Für eine vernünftige, zukunftsorientierte Verkehrspolitik wäre aber mehr nötig gewesen. Stuttgart 21 hätte zukunftsweisend sein können. Die Chance hätte darin bestanden, den Verkehrknotenpunkt Stuttgart völlig neu zu denken und zu strukturieren. Aber selbst der tägliche Verkehrskollaps auf den Straßen rund um die baden-württembergische Landeshauptstadt und die durch die Energieknappheit angeheizte Debatte um alternative und für den Verbraucher bezahlbare Verkehrskonzepte ließen die Investoren aus Bund, Land und Bahn nicht umdenken. 1994 wurde mit den Planungen begonnen, heute entsprechen sie nicht mehr den Erfordernissen. Auch in Zukunft wird in der Hauptstadt des Automobils – obwohl das paradox klingen mag (denn es wird ja in die Schiene investiert) – auf die Straße gesetzt werden. Vom wirklichen Umbau des Verkehrswegenetzes zum Wohle einer mobilen Gesellschaft, mit der Möglichkeit zur Nutzung verschiedenster Verkehrssysteme, ist in Stuttgart und der Umgebung fast nichts zu spüren. Hier wird konsequent auf die Straße gesetzt. Und der Ausbau des öffentlichen Verkehrs (höhere Taktzeiten bei S- und U-Bahnen, konsequenter Ausbau des Streckennetzes, generelle Mitnahmemöglichkeit von Fahrrädern), schnelle und damit zum Auto konkurrenzfähige Zugverbindungen in alle Richtungen (zum Beispiel eine neue Trasse vom Flughafen Richtung Süden) und ein vernünftig ausgebautes Radwegenetz wird es auch nach der Fertigstellung von S21 nicht geben, denn dazu wird dem Land und Stadt einfach das Geld fehlen.

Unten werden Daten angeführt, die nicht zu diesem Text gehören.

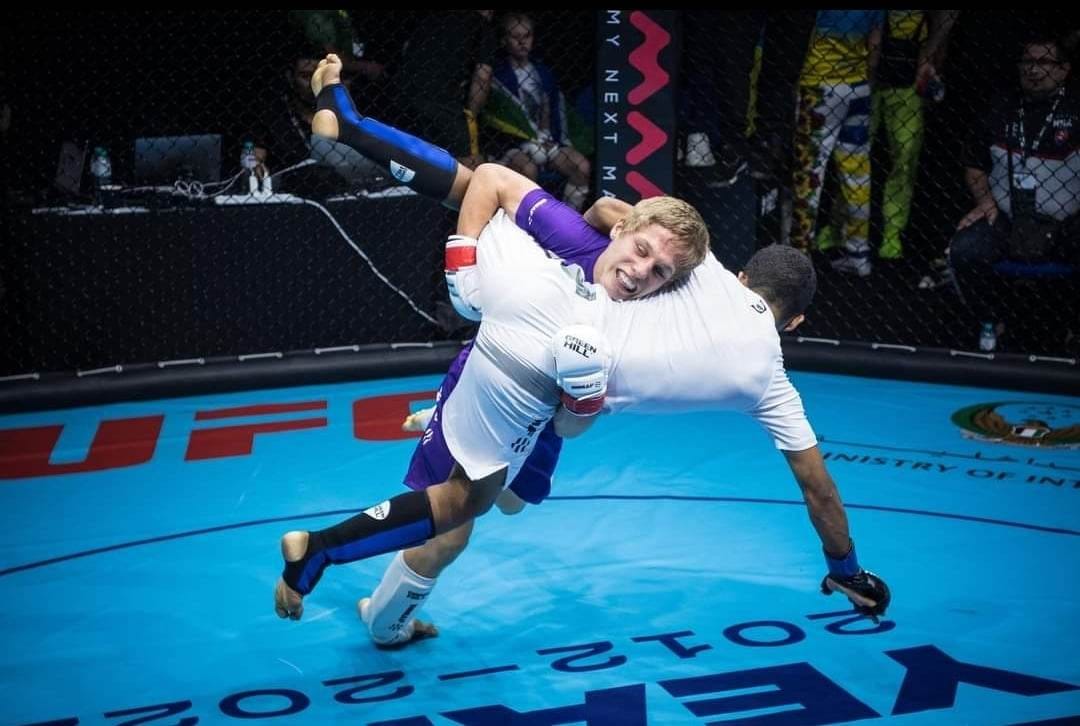 2023- Abu Dhabi, IMMAF majstrovstvá sveta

Die Kosten für das Projekt S 21, mit der Anbindung zur Schnellbahnstrecke Stuttgart-Ulm, Bahnhofsneubau, Anbindung des Flughafens mit über 40 km Tunnelbauten, werden von offizieller Seite auf 3,077 Milliarden Euro beziffert. Ein Gutachten des Planungsbüros Vieregg / Rößler (stoppte mit seinen Prognosen 2007 den Transrapid) kommt auf 8,7 Milliarden Euro, der Bundesrechnungshof immerhin auf 5,3 Milliarden. Aber auch dieses letztere Rechenergebnis einer eigentlich neutralen Instanz ließ die Verantwortlichen unbeeindruckt. Gebetsmühlenartig wird seit Monaten versichert, dass das Projekt „solide geplant sei“, von der Bahn wurde es sogar als das „am besten kalkulierte Projekt aller Zeiten“ dargestellt. Weshalb dann ein Risikofonds von 1,3 Milliarden bereitgestellt wurde bleibt lässt die Kritiker ein weiteres Mal punkten. Soll keiner glauben, dass dieses Polster nicht angerührt würde.

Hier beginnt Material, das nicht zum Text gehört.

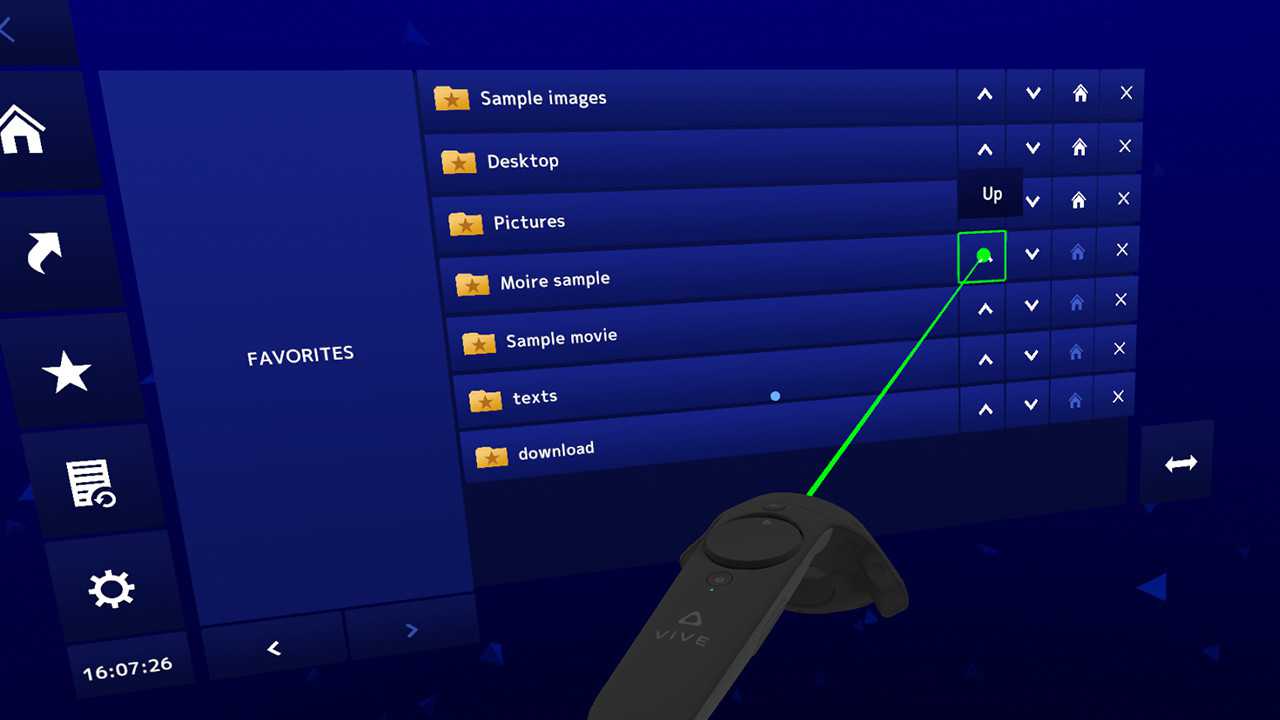 VR MEDIA VIEWER PC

Leider tragen an der Stuttgart 21-Misere auch die Projektgegner Schuld. Sie versteiften sich seit geraumer Zeit auf die Erhaltung des Bahnhofs des Architekten Paul Bonatz, der mit dem Neubau des Durchgangsbahnhofes um die Seitenflügel gestutzt werden soll. Es gelang ihnen zwar, rund 60.000 Menschen zu mobilisieren, die sich mit ihrer Unterschrift gegen den Abriss des Bahnhofs und gegen S21 aussprachen, allerdings kam dieser Aufschrei zu spät. Die Frist für ein Bürgerbegehren war längst abgelaufen. Nur logisch, dass niemand im Rathaus zurückrudern wollte oder auch konnte, auch wenn OB Schuster zuvor ein süffisantes Versprechen abgegeben hatte, dass bei erheblichen Mehrkosten des Projektes ein Bürgerentscheid zum Tragen komme. Anstatt aber die Argumente zu bündeln und eine wirkliche Alternative aufzuzeigen (zum Beispiel die Forderung eines Fernbahnhofes am Stuttgarter Flughafen wie in Frankfurt, der als zentraler Bahnhof mit Autobahnanschluss hätte entstehen können) wurde mit aller Kraft am Erhalt des alten Bahnhofes festgehalten; oder es wurden Lösungen präsentiert, die nicht finanzierbar waren. Eine Refinanzierung durch freiwerdende Gleisflächen (wie bei der nun geplanten Lösung) konnten die Gegner nie präsentieren.
 
Allerdings sind für ein solches Verkehrsprojekt, das den Steuerzahler Milliarden Euro kosten wird, Visionen gefragt und man hätte Visionäre fragen sollen, die sich mit soziostrukturellen und verkehrstechnischen Veränderungen der Zukunft befassen und mehr als nur den vollständigen Erhalt eines Bahnhofes oder einen futuristischen Durchgangsbahnhof fordern. So aber haben sich einige Politiker ein Denkmal gesetzt und die Projektgegner werden noch lange den abgerissenen Bahnhofsflügeln nachtrauern. Eine nachhaltige Lösung, die auf Dauer den Verkehr auf die Schiene lockt und nicht nur schnell reisende Fahrgäste bedient, die dann auch noch im Untergrund in Stuttgart ankommen, wurde leider vertan.